Dataset rows
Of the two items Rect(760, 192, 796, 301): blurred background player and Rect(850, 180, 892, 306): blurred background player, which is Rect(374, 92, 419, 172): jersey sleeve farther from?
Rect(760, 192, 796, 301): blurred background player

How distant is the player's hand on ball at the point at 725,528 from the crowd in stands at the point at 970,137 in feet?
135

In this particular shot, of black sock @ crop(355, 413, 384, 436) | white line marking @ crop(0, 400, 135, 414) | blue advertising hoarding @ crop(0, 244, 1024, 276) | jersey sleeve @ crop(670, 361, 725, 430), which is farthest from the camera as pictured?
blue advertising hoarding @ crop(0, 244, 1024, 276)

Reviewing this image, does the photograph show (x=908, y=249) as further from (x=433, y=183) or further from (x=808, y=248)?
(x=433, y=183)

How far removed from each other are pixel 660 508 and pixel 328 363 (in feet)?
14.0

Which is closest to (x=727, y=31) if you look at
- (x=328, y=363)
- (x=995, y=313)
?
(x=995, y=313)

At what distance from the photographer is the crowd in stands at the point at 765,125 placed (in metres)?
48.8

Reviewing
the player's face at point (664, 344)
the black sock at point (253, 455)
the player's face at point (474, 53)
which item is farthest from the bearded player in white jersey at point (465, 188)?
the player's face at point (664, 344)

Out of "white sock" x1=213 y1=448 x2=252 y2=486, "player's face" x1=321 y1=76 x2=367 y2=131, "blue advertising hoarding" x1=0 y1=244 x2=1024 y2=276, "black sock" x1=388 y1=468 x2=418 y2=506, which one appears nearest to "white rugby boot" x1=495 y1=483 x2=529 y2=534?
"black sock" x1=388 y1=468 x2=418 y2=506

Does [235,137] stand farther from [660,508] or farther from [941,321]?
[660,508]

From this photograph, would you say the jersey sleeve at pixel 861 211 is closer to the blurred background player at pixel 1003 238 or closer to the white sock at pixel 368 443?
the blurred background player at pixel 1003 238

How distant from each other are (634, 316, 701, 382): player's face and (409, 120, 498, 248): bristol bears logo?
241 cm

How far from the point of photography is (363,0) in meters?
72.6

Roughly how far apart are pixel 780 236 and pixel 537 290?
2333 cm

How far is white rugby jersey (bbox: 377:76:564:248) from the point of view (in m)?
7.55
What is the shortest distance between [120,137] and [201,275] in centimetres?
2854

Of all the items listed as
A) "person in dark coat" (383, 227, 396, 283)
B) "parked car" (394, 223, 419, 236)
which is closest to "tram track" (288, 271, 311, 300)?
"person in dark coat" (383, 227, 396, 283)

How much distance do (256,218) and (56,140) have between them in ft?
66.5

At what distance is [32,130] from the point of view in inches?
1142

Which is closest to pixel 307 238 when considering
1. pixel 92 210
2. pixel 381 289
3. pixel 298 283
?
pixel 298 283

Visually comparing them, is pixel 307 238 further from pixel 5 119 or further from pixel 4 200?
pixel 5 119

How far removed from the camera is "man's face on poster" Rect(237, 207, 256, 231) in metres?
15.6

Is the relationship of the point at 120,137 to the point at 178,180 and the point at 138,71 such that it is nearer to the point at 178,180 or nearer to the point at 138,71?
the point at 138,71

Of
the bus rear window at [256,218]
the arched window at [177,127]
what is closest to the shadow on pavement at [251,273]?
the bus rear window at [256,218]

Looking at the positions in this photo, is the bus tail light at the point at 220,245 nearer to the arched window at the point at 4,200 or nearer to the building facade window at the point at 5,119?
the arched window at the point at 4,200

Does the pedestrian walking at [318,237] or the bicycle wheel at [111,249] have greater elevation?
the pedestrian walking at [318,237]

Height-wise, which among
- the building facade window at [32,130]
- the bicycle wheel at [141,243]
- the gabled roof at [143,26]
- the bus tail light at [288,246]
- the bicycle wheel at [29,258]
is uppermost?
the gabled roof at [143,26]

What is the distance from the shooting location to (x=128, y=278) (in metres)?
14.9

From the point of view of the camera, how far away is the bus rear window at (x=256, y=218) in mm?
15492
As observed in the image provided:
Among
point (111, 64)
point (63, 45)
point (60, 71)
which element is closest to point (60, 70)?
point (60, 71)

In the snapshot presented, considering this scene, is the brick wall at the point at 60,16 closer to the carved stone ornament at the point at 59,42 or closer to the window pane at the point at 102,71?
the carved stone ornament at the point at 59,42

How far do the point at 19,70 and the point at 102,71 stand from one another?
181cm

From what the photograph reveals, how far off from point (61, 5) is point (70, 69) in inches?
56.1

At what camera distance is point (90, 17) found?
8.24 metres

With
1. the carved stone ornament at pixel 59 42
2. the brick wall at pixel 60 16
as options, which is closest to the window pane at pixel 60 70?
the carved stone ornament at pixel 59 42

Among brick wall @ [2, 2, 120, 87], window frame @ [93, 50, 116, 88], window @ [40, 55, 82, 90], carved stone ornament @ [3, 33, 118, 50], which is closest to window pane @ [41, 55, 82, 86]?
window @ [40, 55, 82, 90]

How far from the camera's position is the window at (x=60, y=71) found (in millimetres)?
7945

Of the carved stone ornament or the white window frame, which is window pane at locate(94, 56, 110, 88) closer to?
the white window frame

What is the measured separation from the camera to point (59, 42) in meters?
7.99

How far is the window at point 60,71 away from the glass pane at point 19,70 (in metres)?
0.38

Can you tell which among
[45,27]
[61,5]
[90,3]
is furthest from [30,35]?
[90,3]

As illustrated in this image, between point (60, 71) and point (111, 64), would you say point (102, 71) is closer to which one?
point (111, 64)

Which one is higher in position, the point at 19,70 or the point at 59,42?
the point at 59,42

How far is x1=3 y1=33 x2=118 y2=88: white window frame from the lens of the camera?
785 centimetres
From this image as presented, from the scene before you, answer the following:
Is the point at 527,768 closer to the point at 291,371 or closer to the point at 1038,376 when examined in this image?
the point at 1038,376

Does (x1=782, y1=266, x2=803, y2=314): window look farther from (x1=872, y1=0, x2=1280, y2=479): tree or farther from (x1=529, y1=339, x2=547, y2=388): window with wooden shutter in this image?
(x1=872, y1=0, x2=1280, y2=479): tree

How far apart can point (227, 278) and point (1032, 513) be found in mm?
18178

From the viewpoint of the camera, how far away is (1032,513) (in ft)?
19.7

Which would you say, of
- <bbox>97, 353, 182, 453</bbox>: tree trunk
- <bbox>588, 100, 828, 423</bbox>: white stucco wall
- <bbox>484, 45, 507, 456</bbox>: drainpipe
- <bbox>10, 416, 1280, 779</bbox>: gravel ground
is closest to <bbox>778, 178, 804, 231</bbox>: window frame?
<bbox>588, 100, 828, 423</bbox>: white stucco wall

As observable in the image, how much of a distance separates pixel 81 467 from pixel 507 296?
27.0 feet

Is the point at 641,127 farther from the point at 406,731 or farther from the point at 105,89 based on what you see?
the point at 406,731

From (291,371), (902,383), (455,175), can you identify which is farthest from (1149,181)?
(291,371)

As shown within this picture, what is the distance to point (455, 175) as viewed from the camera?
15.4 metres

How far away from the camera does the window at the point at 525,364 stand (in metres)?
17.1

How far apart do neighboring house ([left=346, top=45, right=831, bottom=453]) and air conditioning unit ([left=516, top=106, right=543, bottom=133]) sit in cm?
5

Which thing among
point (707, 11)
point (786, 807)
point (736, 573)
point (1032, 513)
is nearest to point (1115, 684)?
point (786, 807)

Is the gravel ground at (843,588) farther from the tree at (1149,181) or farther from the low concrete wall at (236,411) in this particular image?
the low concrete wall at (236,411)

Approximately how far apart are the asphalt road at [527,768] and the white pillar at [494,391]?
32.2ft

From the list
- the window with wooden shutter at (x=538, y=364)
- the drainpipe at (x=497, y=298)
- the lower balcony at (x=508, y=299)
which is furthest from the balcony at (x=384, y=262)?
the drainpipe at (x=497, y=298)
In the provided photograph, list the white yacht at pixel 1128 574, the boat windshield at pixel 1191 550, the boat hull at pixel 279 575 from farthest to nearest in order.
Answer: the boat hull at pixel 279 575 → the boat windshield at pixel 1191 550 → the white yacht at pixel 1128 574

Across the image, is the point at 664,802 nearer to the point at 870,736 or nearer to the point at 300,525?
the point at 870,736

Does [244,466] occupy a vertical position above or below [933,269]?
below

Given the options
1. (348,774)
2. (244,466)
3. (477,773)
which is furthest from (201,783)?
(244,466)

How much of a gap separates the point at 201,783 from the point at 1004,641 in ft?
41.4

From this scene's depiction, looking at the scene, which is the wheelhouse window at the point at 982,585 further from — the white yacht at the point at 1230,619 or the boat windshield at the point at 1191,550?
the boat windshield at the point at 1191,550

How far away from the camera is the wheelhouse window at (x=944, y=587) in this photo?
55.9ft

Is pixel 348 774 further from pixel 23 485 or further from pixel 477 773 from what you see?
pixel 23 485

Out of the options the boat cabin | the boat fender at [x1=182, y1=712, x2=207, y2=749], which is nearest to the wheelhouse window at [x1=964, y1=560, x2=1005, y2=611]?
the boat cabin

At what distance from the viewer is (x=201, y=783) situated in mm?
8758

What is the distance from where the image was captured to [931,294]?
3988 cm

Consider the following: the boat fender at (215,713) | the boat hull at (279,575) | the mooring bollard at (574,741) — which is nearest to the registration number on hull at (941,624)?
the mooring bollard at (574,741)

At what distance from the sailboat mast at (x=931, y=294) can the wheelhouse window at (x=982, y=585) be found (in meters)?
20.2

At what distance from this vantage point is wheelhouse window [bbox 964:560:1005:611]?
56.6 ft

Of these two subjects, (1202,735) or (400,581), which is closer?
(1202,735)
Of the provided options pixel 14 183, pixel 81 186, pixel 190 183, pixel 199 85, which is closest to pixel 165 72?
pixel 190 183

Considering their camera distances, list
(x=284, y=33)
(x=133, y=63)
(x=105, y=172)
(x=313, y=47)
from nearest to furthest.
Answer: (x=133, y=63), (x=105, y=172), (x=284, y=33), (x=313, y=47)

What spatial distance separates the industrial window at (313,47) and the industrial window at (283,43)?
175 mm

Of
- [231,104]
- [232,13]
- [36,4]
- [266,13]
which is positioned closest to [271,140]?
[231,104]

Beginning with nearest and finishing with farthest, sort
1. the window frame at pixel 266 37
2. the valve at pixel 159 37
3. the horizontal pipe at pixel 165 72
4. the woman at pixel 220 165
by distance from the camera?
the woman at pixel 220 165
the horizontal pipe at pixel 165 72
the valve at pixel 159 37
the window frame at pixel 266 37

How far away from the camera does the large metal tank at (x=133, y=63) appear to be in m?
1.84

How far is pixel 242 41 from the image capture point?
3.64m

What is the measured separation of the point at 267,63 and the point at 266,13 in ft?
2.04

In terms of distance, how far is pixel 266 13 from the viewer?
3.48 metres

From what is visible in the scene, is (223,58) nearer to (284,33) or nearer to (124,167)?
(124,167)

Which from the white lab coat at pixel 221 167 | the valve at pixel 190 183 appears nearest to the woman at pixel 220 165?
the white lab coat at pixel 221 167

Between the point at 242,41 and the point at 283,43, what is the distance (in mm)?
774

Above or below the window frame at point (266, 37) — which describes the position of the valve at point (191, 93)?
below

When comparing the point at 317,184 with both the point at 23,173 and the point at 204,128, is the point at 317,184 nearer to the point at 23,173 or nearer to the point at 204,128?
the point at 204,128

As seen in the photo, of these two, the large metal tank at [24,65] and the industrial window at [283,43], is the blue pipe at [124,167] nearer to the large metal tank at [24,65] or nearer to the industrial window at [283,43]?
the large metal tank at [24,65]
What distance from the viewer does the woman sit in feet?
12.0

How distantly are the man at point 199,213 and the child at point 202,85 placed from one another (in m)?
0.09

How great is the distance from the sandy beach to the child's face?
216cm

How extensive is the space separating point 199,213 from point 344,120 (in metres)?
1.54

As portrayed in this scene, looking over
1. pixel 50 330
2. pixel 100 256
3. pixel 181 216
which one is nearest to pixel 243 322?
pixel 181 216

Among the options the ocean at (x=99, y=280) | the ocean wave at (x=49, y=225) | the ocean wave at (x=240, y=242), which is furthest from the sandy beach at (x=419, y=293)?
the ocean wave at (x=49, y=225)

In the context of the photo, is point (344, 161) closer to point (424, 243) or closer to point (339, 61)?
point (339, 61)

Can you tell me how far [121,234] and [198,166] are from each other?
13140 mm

- _Task statement_: The answer consists only of the lines from the one containing "What distance from the viewer does" to the end of the records, each written out exactly.

- _Answer in full_:
What distance from the viewer does the woman sit in feet?
12.0

How distantly are the man at point 199,213 and the child at point 202,85 placed from one another (in m)?
0.09

How great is the distance from the sandy beach to the child's face?
216cm

How extensive is the space separating point 199,213 from point 344,120 (in metres)?
1.54

As portrayed in this scene, looking over
1. pixel 50 330
2. pixel 100 256
3. pixel 181 216
which one is nearest to pixel 243 322?
pixel 181 216

Among the options the ocean at (x=99, y=280) | the ocean wave at (x=49, y=225) | the ocean wave at (x=240, y=242), which is furthest from the sandy beach at (x=419, y=293)?
the ocean wave at (x=49, y=225)

In the context of the photo, is point (344, 161) closer to point (424, 243) or closer to point (339, 61)?
point (339, 61)

Can you tell me how far [121,234] and [198,166] are from each other?
13140 mm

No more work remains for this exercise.